MAJURO, Marshall Islands (July 14, 1999 – Marshall Islands Journal)---Small island nations opened a climate change meeting in Majuro Wednesday, with Marshall Islands President Imata Kabua saying nations of the world must "not be side-tracked" by the cost necessary to "save the planet from destructive and irreversible climate change."

The Alliance of Small Islands States (AOSIS) has brought about 50 representatives from around the globe to the atoll nation of the Marshall Islands for three days of meetings on how to get action on the so-called "Kyoto Protocols," which set out guidelines for clean development and worldwide pollution reduction.

Samoa’s Ambassador to the United Nation and AOSIS chairman, Tuiloma Neroni Slade, told the workshop that AOSIS needs to seek ways to engage the large developing nations, such as India and China, as well as the industrialized nations in the effort to reverse advancing climate changes.

Saying that the Marshall Islands has already experienced "extreme weather events like storm surges," President Kabua said that the small islands "cannot remain silent against the danger of climate change."
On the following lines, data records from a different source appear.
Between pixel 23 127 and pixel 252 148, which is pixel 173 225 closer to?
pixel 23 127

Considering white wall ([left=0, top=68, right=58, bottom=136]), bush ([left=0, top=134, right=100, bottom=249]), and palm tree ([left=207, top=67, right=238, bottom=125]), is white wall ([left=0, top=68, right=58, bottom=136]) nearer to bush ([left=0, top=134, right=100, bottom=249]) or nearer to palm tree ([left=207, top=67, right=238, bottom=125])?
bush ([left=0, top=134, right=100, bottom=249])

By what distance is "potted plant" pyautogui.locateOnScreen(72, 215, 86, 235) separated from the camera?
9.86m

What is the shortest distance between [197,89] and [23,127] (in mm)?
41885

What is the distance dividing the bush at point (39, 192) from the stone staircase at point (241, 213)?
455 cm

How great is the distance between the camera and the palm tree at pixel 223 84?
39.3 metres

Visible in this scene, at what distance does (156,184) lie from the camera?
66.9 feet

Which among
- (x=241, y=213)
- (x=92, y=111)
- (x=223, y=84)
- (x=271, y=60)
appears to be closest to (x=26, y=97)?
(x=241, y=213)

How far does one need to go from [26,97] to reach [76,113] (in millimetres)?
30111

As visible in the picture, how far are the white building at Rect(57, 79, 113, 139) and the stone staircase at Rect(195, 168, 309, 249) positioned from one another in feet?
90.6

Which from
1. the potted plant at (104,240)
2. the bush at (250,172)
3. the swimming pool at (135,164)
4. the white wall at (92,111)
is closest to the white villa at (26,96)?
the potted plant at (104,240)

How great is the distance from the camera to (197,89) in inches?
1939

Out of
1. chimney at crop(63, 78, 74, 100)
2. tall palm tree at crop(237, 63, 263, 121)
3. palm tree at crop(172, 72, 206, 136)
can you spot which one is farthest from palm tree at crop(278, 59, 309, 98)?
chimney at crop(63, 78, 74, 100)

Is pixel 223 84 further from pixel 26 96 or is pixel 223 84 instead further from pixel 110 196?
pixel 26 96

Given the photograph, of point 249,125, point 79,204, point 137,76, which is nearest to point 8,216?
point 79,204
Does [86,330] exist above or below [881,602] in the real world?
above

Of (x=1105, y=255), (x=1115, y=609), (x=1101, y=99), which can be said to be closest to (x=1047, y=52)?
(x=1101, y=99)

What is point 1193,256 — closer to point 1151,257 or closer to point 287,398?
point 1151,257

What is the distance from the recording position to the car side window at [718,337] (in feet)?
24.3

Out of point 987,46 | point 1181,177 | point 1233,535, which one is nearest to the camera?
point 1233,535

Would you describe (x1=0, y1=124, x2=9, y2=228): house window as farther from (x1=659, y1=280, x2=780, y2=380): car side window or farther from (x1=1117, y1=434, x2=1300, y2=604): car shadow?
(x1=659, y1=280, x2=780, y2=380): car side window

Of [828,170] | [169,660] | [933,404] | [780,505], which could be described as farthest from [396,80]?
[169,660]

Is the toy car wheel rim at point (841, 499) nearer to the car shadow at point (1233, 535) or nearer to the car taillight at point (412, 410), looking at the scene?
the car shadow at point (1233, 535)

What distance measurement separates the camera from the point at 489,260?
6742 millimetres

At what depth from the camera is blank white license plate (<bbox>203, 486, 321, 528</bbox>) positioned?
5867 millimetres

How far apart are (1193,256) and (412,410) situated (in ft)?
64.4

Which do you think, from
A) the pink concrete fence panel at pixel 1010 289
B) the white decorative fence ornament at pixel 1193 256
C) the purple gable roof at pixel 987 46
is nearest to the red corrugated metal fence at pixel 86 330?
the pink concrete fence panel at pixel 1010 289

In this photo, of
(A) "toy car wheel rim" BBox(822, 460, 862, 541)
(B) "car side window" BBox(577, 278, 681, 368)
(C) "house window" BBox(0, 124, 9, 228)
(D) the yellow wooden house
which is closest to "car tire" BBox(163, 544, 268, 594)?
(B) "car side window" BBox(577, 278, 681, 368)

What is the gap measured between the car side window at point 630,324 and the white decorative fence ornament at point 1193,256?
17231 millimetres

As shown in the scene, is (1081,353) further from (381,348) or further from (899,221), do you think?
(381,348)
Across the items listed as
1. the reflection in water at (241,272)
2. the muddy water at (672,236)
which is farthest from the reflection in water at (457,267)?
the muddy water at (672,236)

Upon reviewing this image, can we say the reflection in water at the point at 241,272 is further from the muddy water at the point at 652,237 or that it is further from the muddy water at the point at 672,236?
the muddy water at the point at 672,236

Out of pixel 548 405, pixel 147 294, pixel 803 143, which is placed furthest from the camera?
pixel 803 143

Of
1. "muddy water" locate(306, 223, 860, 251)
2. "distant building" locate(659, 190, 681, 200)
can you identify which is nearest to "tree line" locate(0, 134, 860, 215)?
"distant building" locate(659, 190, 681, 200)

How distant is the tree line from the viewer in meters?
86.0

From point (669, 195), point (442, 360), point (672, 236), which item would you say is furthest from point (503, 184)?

Kabua said that cooperation among nations is essential, adding that aside from relying on AOSIS for help, "we also count on the cooperation of our friends in the industrialized countries to take the necessary actions as required by the principles of the Climate Change Convention."

Kabua directed his comments to the industrialized nations. "Although economic growth and high standards of living are being enjoyed by some, others are having their livelihoods and dignity endangered," he said.

If no action is taken, the destruction of small islands and low lying coastal areas will follow, he said.

Nations of the world need to "act firmly and decisively on the question of climate change," he said. "Let us not be sidetracked by discussions on how costly the necessary measures will be. But let it be said, that if we are to talk about costs, can we really afford the loss of land and cultures, can we really afford to make this planet uninhabitable?"

In an early session of the workshop, Slade said that it was essential to address not only the industrialized nations. "We must engage China, India, Brazil and others," he said.

Observing that "AOSIS is not OPEC," Slade said that the organization needed to be clear and assertive in the climate change debate, and needed "balance" in dealing with both industrialized and non-industrialized countries.

This workshop, he said, was "reaching out to the international community to share its concerns" about climate change and what can be done to reverse it.

Officials from most Pacific nations, and islands in the Caribbean, Indian Ocean and Mediterranean are attending the three-day session in Majuro, along with scientists from the United States, Europe and elsewhere.